───── Raw records
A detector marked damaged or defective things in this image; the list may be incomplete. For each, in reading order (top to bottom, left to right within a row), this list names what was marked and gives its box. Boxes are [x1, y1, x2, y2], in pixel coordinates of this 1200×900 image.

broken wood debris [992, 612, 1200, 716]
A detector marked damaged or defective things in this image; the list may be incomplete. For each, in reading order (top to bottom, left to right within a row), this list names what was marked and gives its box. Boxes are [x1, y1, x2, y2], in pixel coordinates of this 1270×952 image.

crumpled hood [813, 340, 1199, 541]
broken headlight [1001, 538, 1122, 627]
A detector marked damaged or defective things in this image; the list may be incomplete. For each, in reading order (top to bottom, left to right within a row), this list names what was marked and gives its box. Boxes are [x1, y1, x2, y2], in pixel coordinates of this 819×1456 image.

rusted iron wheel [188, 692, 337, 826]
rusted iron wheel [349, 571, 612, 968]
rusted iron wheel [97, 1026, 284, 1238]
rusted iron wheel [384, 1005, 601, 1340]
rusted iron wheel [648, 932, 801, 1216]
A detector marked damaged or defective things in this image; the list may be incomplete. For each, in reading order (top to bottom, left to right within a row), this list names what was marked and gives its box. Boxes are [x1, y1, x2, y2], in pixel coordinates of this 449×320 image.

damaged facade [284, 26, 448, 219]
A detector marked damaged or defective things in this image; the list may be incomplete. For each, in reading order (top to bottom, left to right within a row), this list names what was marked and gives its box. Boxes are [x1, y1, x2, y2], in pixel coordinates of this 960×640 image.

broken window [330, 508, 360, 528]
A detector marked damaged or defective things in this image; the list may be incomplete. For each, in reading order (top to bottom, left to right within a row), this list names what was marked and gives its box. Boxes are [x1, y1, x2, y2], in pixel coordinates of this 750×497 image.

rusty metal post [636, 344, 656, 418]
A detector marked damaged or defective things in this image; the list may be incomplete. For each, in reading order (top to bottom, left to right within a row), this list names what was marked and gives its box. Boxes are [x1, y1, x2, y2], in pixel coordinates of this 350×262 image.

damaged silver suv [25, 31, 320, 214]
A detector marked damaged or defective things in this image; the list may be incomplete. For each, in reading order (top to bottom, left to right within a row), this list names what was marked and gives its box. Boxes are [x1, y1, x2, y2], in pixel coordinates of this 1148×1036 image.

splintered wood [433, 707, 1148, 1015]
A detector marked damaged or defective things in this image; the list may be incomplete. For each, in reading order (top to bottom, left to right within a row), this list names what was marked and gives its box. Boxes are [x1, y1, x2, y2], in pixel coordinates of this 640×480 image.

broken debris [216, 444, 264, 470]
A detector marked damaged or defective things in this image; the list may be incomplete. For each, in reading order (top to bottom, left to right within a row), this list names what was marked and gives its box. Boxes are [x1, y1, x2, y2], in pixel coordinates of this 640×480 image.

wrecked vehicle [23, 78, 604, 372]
──────────
* Exercise description *
Reproduce every item above verbatim, in its original order.

* Answer to this problem *
A detector marked damaged or defective things in this image; the list may be incomplete. For each, in reading order (top to bottom, left to right within a row), this list names what was marked and gives its box. Boxes are [x1, y1, x2, y2], in pixel coordinates of this 1200×900 image.

broken wood debris [992, 612, 1200, 716]
A detector marked damaged or defective things in this image; the list may be incomplete. For each, in reading order (top to bottom, left to right within a row), this list names what was marked and gives its box. Boxes are [x1, y1, x2, y2], in pixel coordinates of this 1270×952 image.

crumpled hood [813, 340, 1199, 541]
broken headlight [1001, 538, 1122, 627]
A detector marked damaged or defective things in this image; the list may be incomplete. For each, in reading order (top to bottom, left to right within a row), this list names what was marked and gives its box. Boxes are [x1, y1, x2, y2], in pixel coordinates of this 819×1456 image.

rusted iron wheel [188, 692, 337, 826]
rusted iron wheel [349, 571, 612, 968]
rusted iron wheel [97, 1026, 284, 1238]
rusted iron wheel [384, 1005, 601, 1340]
rusted iron wheel [648, 932, 801, 1216]
A detector marked damaged or defective things in this image; the list may be incomplete. For each, in reading order (top to bottom, left to right within a row), this list names what was marked and gives its box. Boxes are [x1, y1, x2, y2], in pixel coordinates of this 449×320 image.

damaged facade [284, 26, 448, 219]
A detector marked damaged or defective things in this image; the list may be incomplete. For each, in reading order (top to bottom, left to right within a row), this list names what was marked and gives its box. Boxes are [x1, y1, x2, y2], in pixel coordinates of this 960×640 image.

broken window [330, 508, 360, 528]
A detector marked damaged or defective things in this image; the list may be incomplete. For each, in reading order (top to bottom, left to right within a row), this list names what was marked and gives its box. Boxes are [x1, y1, x2, y2], in pixel coordinates of this 750×497 image.

rusty metal post [636, 344, 656, 418]
A detector marked damaged or defective things in this image; the list may be incomplete. For each, in reading order (top to bottom, left to right within a row), this list names what was marked and gives its box. Boxes are [x1, y1, x2, y2], in pixel coordinates of this 350×262 image.

damaged silver suv [25, 31, 320, 214]
A detector marked damaged or defective things in this image; the list may be incomplete. For each, in reading order (top to bottom, left to right within a row), this list names what was marked and gives its box. Boxes are [x1, y1, x2, y2], in pixel coordinates of this 1148×1036 image.

splintered wood [433, 707, 1148, 1015]
A detector marked damaged or defective things in this image; the list may be incomplete. For each, in reading order (top to bottom, left to right within a row), this list names what was marked and gives its box. Boxes are [x1, y1, x2, y2], in pixel coordinates of this 640×480 image.

broken debris [216, 444, 264, 470]
A detector marked damaged or defective things in this image; the list may be incomplete. For each, in reading order (top to bottom, left to right within a row), this list names what was marked and gives its box. Boxes are [x1, y1, x2, y2], in pixel coordinates of this 640×480 image.

wrecked vehicle [23, 78, 604, 372]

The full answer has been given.